July 30, 2012
From Creamer Media in Johannesburg, I’m Motshabi Hoaeane.
The United Nations fails to agree on a landmark arms-trade treaty.
Eskom says internal approvals are in hand for the first renewable energy projects.
And, the World Food Programme says that 1.6-million people are in need of food aid in Zimbabwe.
Diplomats say delegations from around the world failed on Friday to agree on a landmark United Nations arms-trade treaty to regulate the more than 60-billion dollar industry. The UN is now opting for further talks and a possible UN General Assembly vote by the end of the year.
More than 170 countries have spent the past month in New York negotiating a treaty, which needed to be adopted by consensus, so any one country effectively could have vetoed a deal. Instead, no decision was taken on a draft treaty.
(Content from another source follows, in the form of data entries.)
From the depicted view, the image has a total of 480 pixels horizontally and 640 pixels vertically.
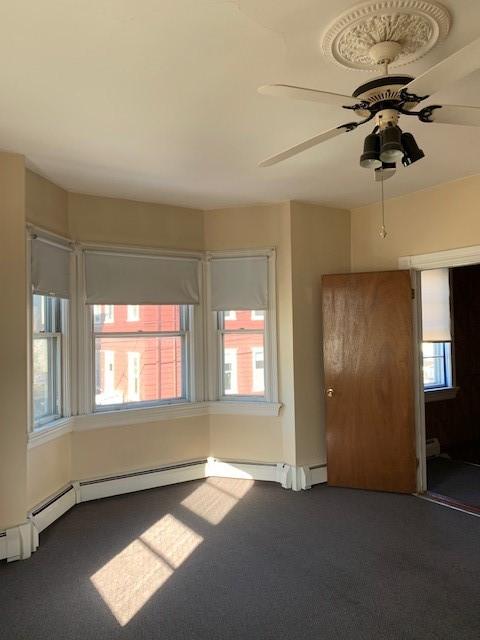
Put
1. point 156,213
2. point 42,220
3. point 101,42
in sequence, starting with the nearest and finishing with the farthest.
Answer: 1. point 101,42
2. point 42,220
3. point 156,213

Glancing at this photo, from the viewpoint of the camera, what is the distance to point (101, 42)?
1860 millimetres

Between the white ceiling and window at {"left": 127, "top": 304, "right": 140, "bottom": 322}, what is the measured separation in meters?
1.09

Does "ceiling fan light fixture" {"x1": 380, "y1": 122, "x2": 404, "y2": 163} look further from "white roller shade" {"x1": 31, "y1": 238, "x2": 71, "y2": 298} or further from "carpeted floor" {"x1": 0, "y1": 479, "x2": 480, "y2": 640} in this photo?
"white roller shade" {"x1": 31, "y1": 238, "x2": 71, "y2": 298}

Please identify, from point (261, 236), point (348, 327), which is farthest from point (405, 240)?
point (261, 236)

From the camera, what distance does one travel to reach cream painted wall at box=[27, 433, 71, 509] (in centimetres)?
329

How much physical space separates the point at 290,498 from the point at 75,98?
134 inches

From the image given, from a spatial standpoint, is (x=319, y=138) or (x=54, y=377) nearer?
(x=319, y=138)

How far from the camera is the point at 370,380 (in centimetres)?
412

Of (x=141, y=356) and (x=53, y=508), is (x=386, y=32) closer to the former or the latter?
(x=141, y=356)

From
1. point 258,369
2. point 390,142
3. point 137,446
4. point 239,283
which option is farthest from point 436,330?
point 390,142

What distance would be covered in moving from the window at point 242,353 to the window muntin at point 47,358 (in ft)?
4.98

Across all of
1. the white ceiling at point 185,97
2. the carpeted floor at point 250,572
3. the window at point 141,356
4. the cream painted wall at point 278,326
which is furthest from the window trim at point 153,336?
the white ceiling at point 185,97

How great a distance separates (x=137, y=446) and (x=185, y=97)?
305 cm

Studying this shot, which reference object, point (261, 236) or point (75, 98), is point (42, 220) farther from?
point (261, 236)
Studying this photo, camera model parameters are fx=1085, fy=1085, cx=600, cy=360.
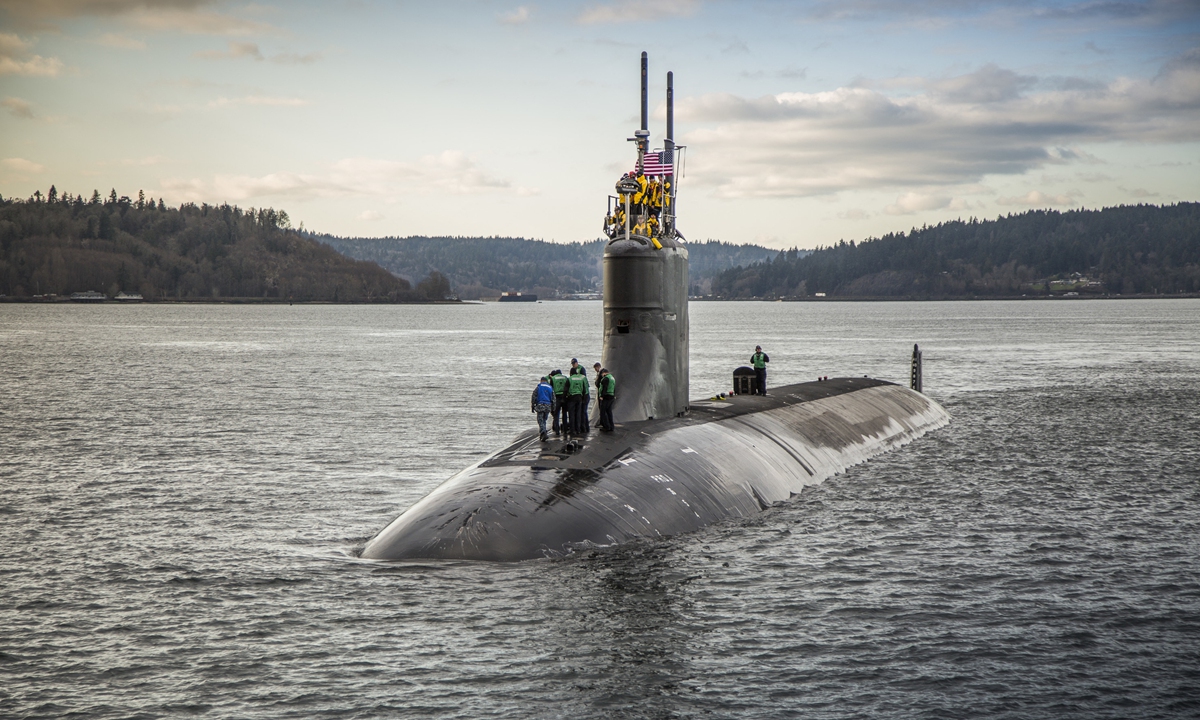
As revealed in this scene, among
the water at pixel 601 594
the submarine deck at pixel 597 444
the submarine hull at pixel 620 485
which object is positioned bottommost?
the water at pixel 601 594

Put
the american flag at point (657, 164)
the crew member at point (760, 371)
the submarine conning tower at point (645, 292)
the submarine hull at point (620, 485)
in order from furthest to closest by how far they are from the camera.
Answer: the crew member at point (760, 371) < the american flag at point (657, 164) < the submarine conning tower at point (645, 292) < the submarine hull at point (620, 485)

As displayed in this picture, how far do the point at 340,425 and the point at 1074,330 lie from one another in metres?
122

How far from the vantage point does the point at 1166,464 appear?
31.9 metres

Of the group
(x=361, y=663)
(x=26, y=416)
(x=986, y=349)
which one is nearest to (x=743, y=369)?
(x=361, y=663)

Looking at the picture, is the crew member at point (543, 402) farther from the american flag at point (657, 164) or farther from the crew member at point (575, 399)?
the american flag at point (657, 164)

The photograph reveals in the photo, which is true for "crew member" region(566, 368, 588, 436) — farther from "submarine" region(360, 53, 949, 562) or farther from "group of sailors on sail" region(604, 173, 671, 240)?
"group of sailors on sail" region(604, 173, 671, 240)

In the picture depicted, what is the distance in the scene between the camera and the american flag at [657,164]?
24.5m

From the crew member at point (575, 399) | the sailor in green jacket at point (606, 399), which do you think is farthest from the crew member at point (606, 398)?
the crew member at point (575, 399)

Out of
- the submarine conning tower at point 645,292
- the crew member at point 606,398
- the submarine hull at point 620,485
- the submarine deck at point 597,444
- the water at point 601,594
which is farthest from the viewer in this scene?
the submarine conning tower at point 645,292

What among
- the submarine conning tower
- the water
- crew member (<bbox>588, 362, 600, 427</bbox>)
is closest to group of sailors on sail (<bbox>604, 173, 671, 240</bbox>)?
the submarine conning tower

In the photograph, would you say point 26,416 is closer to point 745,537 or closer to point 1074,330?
point 745,537

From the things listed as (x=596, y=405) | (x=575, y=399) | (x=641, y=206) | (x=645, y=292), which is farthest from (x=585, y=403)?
(x=641, y=206)

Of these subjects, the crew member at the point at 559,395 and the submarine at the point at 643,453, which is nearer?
the submarine at the point at 643,453

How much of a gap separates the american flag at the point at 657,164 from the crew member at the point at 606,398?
5089 mm
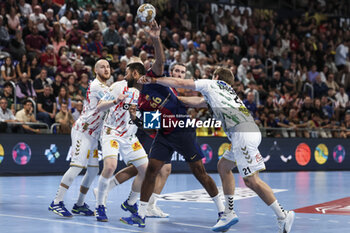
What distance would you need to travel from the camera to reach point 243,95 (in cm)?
2142

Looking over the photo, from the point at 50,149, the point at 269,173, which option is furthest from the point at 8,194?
the point at 269,173

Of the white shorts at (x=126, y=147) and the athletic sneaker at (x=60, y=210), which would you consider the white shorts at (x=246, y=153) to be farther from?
the athletic sneaker at (x=60, y=210)

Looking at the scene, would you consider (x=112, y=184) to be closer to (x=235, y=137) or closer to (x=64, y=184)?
(x=64, y=184)

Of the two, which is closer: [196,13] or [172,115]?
[172,115]

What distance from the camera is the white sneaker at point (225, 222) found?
26.5 ft

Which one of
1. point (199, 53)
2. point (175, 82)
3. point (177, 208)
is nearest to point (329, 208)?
point (177, 208)

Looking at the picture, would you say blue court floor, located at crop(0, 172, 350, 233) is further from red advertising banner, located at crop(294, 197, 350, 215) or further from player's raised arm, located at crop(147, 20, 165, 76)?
player's raised arm, located at crop(147, 20, 165, 76)

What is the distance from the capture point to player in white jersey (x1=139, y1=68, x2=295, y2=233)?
769 centimetres

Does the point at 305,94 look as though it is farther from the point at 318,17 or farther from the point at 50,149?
the point at 50,149

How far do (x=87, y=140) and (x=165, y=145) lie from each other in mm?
1331

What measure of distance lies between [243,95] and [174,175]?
4.90 m

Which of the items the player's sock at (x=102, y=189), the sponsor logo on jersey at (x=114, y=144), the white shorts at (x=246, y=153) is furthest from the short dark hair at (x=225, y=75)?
the player's sock at (x=102, y=189)

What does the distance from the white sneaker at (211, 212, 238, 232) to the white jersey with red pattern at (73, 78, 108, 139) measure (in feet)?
8.02

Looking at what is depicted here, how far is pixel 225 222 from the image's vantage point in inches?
321
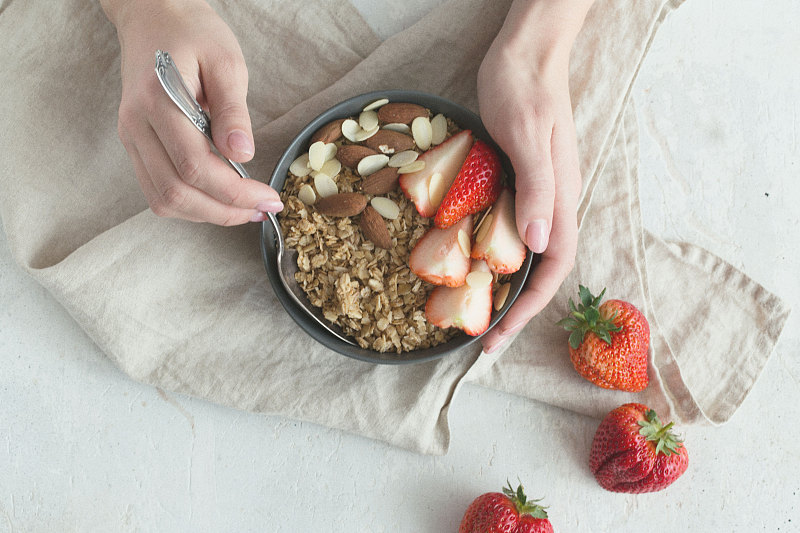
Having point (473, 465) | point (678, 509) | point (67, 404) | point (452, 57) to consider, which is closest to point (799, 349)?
point (678, 509)

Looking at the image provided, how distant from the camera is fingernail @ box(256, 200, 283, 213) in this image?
0.96 metres

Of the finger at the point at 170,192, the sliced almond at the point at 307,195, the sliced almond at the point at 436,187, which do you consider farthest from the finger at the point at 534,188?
the finger at the point at 170,192

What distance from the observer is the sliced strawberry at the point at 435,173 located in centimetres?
104

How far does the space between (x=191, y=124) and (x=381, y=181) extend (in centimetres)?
31

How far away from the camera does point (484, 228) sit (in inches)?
41.0

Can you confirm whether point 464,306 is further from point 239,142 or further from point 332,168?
point 239,142

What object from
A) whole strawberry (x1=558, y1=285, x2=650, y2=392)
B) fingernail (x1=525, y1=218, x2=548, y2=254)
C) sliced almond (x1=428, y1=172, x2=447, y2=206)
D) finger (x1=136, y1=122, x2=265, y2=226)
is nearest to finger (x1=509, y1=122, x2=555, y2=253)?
fingernail (x1=525, y1=218, x2=548, y2=254)

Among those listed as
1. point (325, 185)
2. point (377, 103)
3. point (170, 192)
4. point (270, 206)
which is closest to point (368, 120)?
point (377, 103)

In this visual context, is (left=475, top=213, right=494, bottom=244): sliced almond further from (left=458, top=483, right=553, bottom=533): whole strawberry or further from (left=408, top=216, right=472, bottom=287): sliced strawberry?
(left=458, top=483, right=553, bottom=533): whole strawberry

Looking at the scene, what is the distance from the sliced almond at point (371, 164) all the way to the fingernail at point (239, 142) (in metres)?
0.24

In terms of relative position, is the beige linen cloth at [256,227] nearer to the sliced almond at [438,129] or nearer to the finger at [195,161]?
the sliced almond at [438,129]

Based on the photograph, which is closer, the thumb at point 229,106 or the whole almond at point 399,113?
the thumb at point 229,106

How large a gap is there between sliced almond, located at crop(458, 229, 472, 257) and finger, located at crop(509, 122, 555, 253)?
0.08 metres

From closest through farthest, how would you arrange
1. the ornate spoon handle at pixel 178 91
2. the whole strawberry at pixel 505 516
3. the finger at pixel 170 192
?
the ornate spoon handle at pixel 178 91, the finger at pixel 170 192, the whole strawberry at pixel 505 516
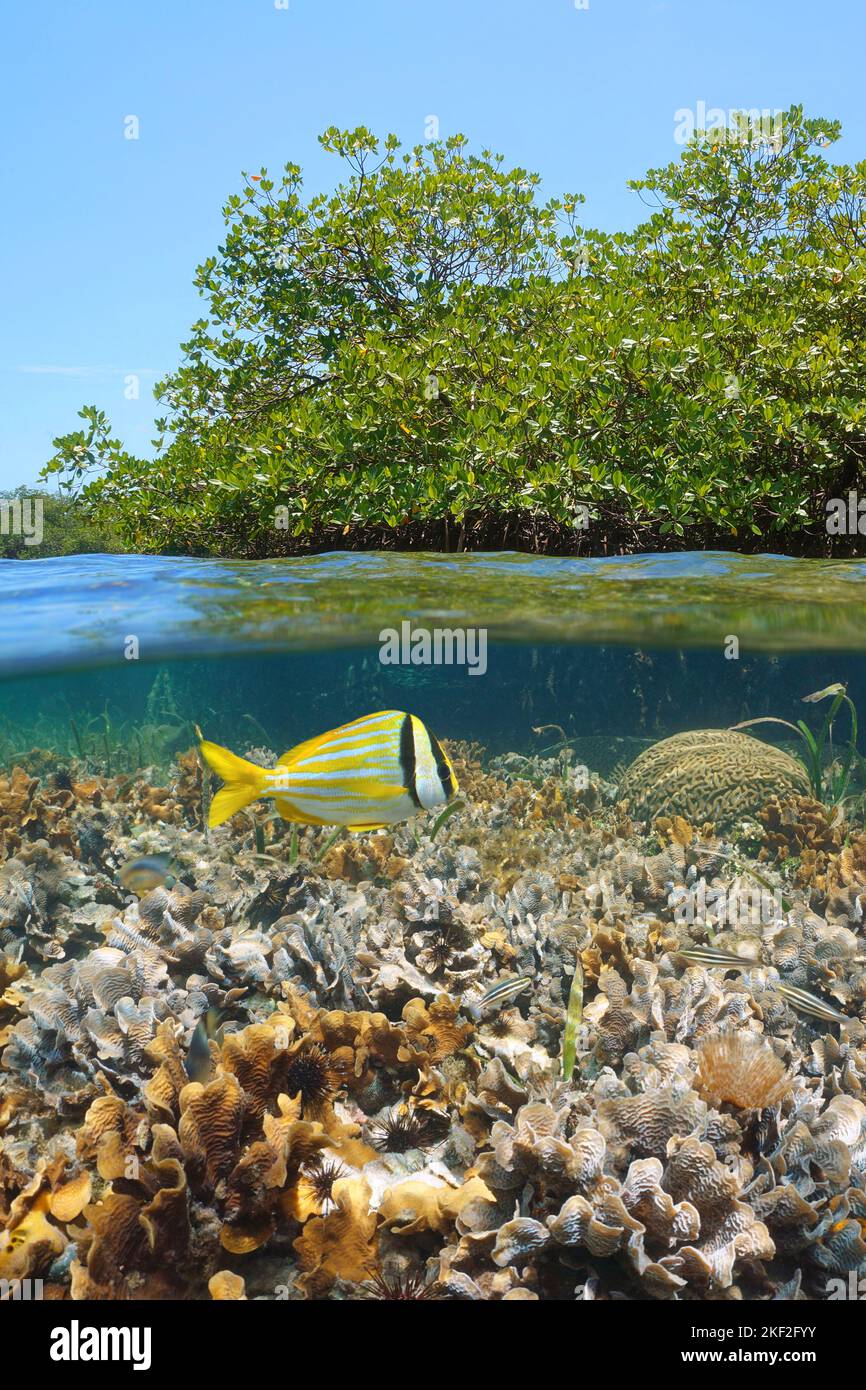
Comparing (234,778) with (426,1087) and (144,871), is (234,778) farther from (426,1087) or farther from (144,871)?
(426,1087)

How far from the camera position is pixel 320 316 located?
48.8ft

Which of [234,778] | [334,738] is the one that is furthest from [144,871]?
[334,738]

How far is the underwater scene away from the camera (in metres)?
3.56

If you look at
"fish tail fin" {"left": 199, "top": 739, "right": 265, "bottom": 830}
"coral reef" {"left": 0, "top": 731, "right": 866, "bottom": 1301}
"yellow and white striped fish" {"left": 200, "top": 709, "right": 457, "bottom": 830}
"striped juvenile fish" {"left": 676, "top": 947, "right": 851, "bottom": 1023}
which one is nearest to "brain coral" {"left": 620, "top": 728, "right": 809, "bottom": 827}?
"coral reef" {"left": 0, "top": 731, "right": 866, "bottom": 1301}

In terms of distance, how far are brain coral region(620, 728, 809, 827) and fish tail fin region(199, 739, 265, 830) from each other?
6.84 meters

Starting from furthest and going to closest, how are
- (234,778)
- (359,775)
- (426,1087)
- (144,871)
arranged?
1. (144,871)
2. (426,1087)
3. (234,778)
4. (359,775)

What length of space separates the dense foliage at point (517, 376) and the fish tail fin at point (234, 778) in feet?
22.4

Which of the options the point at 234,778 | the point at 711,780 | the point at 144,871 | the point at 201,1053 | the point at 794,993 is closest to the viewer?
the point at 234,778

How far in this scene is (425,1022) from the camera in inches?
187

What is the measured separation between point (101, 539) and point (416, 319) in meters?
11.1

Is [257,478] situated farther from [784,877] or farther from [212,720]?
[212,720]

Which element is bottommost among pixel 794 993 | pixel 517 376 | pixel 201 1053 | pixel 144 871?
pixel 201 1053

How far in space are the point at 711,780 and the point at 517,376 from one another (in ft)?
17.2
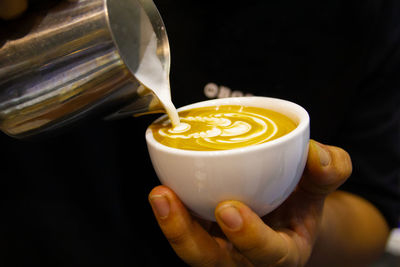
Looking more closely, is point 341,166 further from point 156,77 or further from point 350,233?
point 350,233

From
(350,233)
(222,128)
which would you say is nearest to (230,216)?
(222,128)

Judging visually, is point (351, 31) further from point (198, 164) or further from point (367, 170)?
point (198, 164)

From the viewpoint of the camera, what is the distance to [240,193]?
0.52 meters

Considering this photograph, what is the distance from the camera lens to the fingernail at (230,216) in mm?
517

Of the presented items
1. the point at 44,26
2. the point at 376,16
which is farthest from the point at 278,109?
the point at 376,16

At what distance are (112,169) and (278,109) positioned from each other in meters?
0.58

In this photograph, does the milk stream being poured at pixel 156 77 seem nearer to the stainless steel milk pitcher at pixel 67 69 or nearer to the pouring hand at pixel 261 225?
the stainless steel milk pitcher at pixel 67 69

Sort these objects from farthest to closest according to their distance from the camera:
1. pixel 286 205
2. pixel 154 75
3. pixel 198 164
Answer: pixel 286 205, pixel 154 75, pixel 198 164

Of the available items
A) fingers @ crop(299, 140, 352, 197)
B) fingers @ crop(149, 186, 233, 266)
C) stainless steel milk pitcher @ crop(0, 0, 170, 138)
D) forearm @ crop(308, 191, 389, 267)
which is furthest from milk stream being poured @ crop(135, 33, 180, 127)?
forearm @ crop(308, 191, 389, 267)

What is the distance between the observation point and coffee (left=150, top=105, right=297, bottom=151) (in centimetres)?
58

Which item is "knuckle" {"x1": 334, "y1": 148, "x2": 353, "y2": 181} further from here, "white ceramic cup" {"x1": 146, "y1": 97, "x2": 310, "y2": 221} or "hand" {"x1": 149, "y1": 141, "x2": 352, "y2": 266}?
"white ceramic cup" {"x1": 146, "y1": 97, "x2": 310, "y2": 221}

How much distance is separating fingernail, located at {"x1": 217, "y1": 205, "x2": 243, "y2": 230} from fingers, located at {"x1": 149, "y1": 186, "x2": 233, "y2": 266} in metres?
0.10

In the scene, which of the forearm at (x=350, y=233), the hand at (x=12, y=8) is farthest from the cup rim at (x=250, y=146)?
the forearm at (x=350, y=233)

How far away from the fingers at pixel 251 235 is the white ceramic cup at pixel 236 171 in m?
0.02
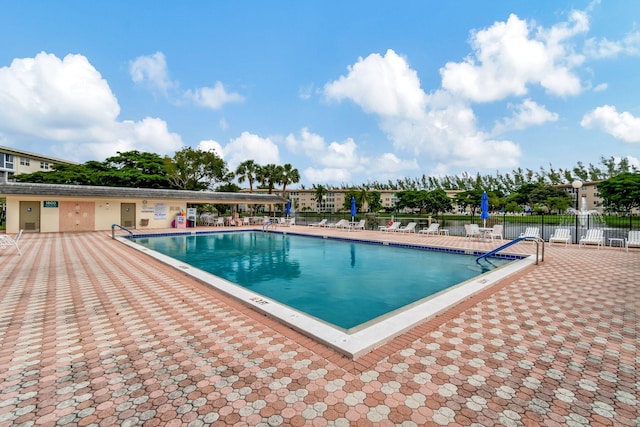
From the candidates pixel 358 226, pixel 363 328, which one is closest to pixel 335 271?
pixel 363 328

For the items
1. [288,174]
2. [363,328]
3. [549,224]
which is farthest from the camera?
[288,174]

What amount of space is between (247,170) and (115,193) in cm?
2637

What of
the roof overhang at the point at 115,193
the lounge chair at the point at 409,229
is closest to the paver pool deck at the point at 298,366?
the lounge chair at the point at 409,229

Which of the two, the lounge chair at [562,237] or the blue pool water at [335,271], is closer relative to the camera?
→ the blue pool water at [335,271]

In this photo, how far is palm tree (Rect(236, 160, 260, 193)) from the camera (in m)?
44.7

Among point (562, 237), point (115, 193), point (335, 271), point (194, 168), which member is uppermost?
point (194, 168)

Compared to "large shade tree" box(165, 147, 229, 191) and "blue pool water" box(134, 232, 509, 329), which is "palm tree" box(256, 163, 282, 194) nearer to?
"large shade tree" box(165, 147, 229, 191)

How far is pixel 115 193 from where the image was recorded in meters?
19.0

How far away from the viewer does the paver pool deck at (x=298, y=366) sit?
218 centimetres

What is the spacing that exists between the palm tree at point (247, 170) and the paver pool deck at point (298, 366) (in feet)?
134

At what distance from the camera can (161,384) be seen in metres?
2.54

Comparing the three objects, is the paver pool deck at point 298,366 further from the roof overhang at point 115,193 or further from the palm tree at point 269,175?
the palm tree at point 269,175

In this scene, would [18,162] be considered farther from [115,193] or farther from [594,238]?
[594,238]

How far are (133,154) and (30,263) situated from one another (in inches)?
1411
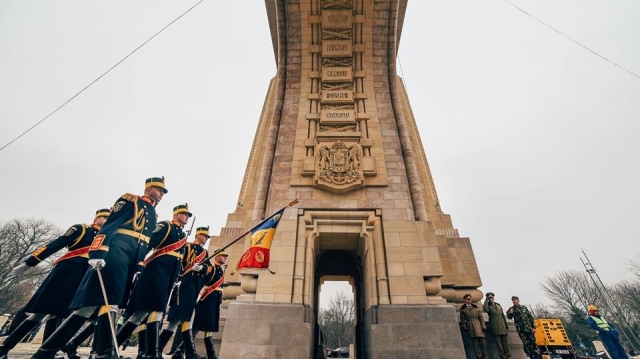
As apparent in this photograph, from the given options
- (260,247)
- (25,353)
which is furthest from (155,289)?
(25,353)

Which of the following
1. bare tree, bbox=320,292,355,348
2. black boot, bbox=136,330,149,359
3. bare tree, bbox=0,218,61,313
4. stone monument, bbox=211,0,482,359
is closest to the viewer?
black boot, bbox=136,330,149,359

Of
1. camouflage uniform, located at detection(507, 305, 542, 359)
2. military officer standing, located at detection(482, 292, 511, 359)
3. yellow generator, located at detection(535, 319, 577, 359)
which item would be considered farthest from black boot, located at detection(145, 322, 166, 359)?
yellow generator, located at detection(535, 319, 577, 359)

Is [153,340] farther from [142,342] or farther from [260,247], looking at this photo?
[260,247]

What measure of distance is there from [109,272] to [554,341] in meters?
11.5

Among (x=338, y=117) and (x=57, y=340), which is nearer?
(x=57, y=340)

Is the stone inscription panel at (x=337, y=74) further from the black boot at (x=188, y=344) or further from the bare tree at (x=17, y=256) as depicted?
the bare tree at (x=17, y=256)

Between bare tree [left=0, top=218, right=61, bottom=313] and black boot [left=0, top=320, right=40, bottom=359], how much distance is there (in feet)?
79.1

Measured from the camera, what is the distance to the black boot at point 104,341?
3443 millimetres

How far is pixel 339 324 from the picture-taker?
4428 centimetres

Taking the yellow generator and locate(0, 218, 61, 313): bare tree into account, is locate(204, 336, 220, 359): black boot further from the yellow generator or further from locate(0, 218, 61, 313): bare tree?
locate(0, 218, 61, 313): bare tree

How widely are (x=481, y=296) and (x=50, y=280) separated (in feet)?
32.7

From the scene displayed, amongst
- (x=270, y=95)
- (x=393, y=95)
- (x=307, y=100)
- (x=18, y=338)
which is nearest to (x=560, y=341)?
(x=393, y=95)

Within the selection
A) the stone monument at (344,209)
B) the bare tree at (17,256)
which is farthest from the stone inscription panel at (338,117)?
the bare tree at (17,256)

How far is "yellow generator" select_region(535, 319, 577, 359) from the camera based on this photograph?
331 inches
UN Secretary-General Ban Ki-moon expressed disappointment that the meetings were inconclusive. However he was encouraged that UN members will continue pursuing "this noble goal."
State-owned power utility Eskom has concluded its internal governance processes for the connection of, as well as the purchase of power from, the renewable-energy projects that advanced to the preferred-bidder stage under South Africa’s Renewable Energy Independent Power Producer Programme (or REIPPP).
Single buyer office representative Adele Greyling reported on Friday that corporate authorisations had been secured to sign power purchase and connection agreements with the first-window bidders. These bidders were named by Energy Minister Dipuo Peters in December.
The 28 renewable-energy projects have been identified as preferred bidders during the first REIPPP bid window and an initial deadline of June 19 was set for financial closure.
The World Food Programme (or WFP) says that the number of people in need of food aid in Zimbabwe will rise by 60 percent this year to 1.6-million.
A poor farming season this year has been blamed on erratic rainfall and limited access to seeds and fertilizers. This has prompted Finance Minister Tendai Biti to cut the 2012 growth forecast to 5.6 percent from 9.4 percent.
The WFP, said in a statement that nearly one in five rural people in the southern African state would need food aid during the peak of next year's "hunger season". The season is forecast to run from January to March when the new crops are not ready for harvest.
The WFP said that it would import cereals from neighbouring countries to distribute in rural Zimbabwe. It added that it would also hand out cash in some areas to allow people to buy their own cereals.
Also making headlines:
Ivory Coast President Alassane Ouattara says that West African leaders are ready to seek military intervention in Mali from the United Nations Security Council.
Egyptian state media says a new cabinet will be announced on Thursday.
And, the energy department says prices of all grades of petrol are set to rise on Wednesday.
That’s a roundup of news making headlines today.